Source: By Jeremy Dillon, E&E News reporter • Posted: Tuesday, September 8, 2020

The Federal Energy Regulatory Commission moved late Friday to block proposed market changes by New York’s grid operator aimed at better aligning with the state’s clean energy goals.

Republicans on the commission rejected the New York Independent System Operator’s proposal in a 3-1 vote — prompting sharp criticism from the agency’s lone Democratic commissioner, Richard Glick, as well as calls from environmentalists for New York to pull out of FERC-backed capacity markets.

“The Commission’s approach is both deeply misguided and will ultimately doom NYISO’s current capacity market construct by forcing New York to choose between the Commission’s constant meddling and the state’s commitment to addressing the existential threat posed by climate change,” Glick said in his dissent.

The Republican commissioners argued that the changes to NYISO’s tariff would unfairly promote clean energy resources and prevent other generation, like that from coal or natural gas, from competing in its market.

NYISO had sought changes relating to “buyer-side mitigation rules” that affect how subsidized resources like battery storage and renewable energy can compete in its capacity market, which is aimed at ensuring there is enough power generation to meet demand into the future (Energywire, Feb. 20). The grid operator said the revisions were needed to prioritize clean energy sources, reflecting requirements set by the state’s climate goals.

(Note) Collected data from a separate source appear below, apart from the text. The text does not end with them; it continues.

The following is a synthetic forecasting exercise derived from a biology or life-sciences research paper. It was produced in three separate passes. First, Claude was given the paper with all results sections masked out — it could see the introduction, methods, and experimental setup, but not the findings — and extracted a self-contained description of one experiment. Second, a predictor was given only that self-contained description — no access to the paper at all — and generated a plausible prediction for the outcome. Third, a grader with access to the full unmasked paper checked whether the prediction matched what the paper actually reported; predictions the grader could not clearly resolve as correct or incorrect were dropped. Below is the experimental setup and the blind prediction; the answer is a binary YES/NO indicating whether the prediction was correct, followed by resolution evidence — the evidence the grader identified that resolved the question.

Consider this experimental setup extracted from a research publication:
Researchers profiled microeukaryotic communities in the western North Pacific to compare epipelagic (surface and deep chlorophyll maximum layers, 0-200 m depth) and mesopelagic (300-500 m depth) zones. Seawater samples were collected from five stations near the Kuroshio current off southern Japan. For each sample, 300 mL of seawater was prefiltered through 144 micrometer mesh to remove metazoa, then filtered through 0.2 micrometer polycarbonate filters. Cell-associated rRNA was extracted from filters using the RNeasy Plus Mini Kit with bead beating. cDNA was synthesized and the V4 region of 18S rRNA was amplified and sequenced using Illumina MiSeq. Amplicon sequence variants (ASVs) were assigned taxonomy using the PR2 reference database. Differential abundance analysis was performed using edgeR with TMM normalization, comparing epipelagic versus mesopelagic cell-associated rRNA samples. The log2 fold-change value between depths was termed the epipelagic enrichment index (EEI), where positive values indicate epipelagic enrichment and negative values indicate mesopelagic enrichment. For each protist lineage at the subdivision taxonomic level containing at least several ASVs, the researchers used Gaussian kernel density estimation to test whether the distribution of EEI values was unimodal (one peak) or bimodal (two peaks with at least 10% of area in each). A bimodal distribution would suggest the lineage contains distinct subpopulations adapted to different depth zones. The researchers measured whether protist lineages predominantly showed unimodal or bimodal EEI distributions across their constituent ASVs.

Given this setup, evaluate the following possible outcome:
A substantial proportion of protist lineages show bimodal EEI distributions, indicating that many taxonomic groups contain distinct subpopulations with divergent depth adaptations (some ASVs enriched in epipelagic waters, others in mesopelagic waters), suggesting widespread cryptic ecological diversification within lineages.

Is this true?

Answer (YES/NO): YES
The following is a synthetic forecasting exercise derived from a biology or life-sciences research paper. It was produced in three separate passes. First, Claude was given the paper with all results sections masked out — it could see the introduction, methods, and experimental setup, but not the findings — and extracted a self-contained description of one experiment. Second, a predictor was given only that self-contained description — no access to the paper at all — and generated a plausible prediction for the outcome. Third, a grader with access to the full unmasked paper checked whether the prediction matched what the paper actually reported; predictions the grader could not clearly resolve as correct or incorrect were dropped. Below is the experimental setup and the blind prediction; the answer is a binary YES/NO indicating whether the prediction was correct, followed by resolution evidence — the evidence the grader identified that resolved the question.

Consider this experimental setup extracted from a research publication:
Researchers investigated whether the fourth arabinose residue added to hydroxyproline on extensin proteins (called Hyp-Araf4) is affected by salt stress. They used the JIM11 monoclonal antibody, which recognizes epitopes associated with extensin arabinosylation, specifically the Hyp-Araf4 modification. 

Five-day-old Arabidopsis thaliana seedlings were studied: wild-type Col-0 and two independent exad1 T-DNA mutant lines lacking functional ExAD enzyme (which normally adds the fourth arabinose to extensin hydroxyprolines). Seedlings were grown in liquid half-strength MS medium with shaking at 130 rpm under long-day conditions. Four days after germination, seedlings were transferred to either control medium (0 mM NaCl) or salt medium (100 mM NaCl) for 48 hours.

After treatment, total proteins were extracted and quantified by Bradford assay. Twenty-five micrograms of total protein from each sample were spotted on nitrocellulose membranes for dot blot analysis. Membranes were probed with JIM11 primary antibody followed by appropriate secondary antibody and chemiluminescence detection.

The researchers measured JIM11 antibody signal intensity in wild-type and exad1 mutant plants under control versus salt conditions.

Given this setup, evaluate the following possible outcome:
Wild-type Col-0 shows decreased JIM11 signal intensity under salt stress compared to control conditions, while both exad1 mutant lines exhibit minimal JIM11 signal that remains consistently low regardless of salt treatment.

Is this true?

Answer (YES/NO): NO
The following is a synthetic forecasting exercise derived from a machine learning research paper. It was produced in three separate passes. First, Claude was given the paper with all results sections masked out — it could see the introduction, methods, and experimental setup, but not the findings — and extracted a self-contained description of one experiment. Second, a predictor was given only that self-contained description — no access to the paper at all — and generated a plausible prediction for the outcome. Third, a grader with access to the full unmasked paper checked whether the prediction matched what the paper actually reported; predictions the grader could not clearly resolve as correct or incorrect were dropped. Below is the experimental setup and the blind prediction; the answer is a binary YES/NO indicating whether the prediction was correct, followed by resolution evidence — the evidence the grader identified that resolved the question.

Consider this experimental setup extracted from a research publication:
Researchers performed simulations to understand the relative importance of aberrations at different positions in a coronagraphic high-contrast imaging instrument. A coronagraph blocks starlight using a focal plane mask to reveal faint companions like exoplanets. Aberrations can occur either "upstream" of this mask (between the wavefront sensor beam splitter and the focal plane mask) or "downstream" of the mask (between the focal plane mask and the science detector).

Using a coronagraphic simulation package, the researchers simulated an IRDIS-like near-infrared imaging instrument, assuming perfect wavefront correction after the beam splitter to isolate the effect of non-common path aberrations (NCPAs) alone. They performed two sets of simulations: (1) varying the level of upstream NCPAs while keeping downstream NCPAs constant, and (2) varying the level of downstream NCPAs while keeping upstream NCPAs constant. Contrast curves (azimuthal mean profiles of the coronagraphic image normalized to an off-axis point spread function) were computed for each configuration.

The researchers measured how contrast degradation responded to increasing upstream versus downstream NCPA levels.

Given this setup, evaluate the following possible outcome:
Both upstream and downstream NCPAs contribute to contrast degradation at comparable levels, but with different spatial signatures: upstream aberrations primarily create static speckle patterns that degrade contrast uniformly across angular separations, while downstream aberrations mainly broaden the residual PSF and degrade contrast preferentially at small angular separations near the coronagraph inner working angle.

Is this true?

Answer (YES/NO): NO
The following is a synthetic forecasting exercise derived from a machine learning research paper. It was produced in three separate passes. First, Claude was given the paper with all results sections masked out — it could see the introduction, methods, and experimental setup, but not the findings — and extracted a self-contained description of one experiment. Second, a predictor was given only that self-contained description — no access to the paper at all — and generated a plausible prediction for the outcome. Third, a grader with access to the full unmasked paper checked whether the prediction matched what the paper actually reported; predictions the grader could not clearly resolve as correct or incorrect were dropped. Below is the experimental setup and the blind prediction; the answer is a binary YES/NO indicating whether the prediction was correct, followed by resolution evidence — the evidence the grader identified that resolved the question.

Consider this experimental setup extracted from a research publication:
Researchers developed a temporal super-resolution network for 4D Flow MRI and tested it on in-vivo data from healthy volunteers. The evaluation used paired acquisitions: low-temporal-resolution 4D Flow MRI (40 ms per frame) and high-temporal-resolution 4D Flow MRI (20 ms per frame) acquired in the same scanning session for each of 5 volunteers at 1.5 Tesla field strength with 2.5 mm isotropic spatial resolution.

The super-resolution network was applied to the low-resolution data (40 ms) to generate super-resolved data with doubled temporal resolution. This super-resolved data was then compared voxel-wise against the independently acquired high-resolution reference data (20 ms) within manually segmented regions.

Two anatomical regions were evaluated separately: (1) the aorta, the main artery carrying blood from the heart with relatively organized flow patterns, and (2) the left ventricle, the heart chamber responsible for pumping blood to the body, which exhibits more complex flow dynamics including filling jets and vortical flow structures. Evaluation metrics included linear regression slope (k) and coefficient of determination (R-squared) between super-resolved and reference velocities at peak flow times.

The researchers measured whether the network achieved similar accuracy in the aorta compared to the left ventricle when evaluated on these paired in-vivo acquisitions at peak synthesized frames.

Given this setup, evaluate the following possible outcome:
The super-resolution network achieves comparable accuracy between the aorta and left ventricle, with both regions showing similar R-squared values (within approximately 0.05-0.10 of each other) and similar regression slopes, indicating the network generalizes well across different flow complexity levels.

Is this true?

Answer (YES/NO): NO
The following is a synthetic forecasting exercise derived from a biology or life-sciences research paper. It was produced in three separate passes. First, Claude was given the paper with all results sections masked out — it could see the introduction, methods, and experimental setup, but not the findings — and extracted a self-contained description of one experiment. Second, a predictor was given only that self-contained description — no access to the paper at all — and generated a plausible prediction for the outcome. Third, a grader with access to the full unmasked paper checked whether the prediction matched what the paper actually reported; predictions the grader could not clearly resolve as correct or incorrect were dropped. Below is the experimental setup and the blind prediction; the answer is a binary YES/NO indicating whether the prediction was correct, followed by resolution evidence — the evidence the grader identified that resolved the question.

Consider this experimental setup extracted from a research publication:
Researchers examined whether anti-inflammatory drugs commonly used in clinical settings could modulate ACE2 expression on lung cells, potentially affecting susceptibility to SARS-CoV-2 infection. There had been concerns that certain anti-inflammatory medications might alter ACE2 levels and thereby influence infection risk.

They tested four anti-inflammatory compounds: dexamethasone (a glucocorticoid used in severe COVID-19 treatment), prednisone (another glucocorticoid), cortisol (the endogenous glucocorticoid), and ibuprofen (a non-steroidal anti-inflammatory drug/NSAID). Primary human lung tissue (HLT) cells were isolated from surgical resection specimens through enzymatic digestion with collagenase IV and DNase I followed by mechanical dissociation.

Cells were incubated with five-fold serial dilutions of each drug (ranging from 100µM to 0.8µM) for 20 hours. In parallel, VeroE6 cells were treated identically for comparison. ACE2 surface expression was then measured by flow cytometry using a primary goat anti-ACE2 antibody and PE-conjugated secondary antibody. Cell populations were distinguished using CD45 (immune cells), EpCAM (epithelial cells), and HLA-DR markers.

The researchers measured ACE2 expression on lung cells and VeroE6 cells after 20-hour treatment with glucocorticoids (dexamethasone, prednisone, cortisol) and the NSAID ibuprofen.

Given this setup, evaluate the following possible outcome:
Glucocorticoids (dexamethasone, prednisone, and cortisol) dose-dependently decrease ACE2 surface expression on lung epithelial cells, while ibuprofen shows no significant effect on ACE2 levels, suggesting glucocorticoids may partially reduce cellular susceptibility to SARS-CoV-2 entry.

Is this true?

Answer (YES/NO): NO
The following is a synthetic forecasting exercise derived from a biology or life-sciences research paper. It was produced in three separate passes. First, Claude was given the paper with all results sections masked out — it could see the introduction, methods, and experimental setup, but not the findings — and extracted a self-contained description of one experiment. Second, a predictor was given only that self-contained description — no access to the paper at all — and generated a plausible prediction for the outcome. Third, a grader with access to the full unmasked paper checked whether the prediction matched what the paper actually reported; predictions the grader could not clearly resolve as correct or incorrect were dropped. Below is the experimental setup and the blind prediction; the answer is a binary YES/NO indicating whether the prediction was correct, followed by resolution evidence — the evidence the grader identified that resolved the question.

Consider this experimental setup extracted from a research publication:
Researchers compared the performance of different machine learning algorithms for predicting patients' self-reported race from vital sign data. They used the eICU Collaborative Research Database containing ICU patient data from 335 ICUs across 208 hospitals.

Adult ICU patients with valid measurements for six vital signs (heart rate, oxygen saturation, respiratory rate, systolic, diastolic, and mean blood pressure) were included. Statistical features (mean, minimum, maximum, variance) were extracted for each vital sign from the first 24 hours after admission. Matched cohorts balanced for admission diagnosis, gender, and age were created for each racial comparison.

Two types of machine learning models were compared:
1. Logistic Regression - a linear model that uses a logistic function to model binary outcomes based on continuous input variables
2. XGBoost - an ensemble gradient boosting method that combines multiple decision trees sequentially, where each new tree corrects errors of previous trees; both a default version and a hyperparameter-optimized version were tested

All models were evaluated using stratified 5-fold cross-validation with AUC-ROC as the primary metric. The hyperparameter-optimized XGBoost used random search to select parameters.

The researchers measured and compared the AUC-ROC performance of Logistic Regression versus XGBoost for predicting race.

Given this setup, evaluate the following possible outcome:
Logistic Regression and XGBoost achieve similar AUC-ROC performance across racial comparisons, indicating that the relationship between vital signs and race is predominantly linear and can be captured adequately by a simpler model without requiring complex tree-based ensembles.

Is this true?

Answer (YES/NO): NO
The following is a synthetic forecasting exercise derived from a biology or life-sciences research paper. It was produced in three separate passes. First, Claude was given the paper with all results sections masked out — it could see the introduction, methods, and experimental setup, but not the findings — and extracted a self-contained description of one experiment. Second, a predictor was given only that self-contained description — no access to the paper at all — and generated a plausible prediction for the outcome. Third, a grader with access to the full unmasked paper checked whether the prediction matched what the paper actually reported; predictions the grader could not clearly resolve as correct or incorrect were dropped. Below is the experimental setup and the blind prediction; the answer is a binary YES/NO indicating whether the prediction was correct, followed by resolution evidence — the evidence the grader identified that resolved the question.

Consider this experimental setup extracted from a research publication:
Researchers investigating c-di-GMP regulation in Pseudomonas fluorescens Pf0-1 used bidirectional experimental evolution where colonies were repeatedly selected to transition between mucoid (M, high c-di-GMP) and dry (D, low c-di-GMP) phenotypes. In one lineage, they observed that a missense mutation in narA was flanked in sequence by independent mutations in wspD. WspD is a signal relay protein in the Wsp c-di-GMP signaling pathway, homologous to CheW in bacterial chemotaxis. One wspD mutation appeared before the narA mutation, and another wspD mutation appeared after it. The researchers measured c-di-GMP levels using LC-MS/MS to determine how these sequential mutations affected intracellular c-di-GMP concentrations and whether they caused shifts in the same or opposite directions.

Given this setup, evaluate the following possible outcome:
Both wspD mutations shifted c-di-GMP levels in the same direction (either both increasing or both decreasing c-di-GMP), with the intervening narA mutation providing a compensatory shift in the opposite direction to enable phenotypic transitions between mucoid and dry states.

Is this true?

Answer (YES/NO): YES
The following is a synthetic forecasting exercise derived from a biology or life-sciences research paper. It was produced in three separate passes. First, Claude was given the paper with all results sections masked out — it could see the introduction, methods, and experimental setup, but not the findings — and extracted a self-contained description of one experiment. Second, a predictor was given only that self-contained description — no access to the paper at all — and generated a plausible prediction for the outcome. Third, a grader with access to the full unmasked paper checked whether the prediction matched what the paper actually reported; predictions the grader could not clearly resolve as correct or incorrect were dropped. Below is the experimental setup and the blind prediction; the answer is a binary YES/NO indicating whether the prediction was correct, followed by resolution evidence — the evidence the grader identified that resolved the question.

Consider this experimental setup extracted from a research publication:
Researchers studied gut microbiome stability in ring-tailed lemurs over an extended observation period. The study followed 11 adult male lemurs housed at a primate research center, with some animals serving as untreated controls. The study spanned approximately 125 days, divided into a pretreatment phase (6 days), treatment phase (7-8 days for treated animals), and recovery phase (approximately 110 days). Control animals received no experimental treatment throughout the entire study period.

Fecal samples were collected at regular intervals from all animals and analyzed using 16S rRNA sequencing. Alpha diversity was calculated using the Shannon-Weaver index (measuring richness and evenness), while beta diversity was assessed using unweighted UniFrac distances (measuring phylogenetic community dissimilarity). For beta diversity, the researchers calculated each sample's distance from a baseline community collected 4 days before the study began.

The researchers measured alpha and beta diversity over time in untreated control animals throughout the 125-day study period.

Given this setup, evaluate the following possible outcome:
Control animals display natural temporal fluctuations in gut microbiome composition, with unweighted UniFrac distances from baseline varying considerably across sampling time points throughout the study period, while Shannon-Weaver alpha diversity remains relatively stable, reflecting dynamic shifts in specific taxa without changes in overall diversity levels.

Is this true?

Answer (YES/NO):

Under state law, New York must receive 70% of its power from renewable energy by 2030 and 100% from renewables by 2040. Those ambitions have already prompted the state to promote transmission build-out and explore setting a price on carbon emissions, among other actions.

FERC’s Republican commissioners argued in the order that NYISO’s proposal could lead to higher prices for New York ratepayers, invoking the agency’s responsibility under the Federal Power Act to ensure “just and reasonable” rates.

Former Commissioner Bernard McNamee, who left FERC on Friday, joined Chairman Neil Chatterjee and Commissioner James Danly in blocking the proposal.

The Natural Resources Defense Council blasted the agency’s order.

“This decision is a stunning example of overreach from Washington, further proof that FERC-regulated wholesale capacity markets are fundamentally flawed,” said Christopher Casey, a senior attorney at NRDC.

“The FERC majority is once again demonstrating hostility to the legally established authority of states to determine how best to provide power to their citizens.”

The latest move by FERC is not the first time the commission has entered the fray over capacity markets and clean energy. Late last year, FERC issued an order that upended how state-backed energy resources could compete in capacity markets run by PJM Interconnection LLC, the nation’s largest grid operator.

The action, opponents said, would hurt states’ ability to direct their electricity mix toward more renewable or nuclear energy. The commission argued that the changes were needed to ensure that competitive markets were not suppressed by any individual state’s actions.

The disconnect has prompted some states, like New Jersey, Illinois and Maryland, to look at leaving the PJM capacity market to form their own state-backed markets. Friday’s decision could prompt New York to follow suit, Glick warned.

“The evident hostility toward state policies displayed in this order will only add fuel to that fire,” he said.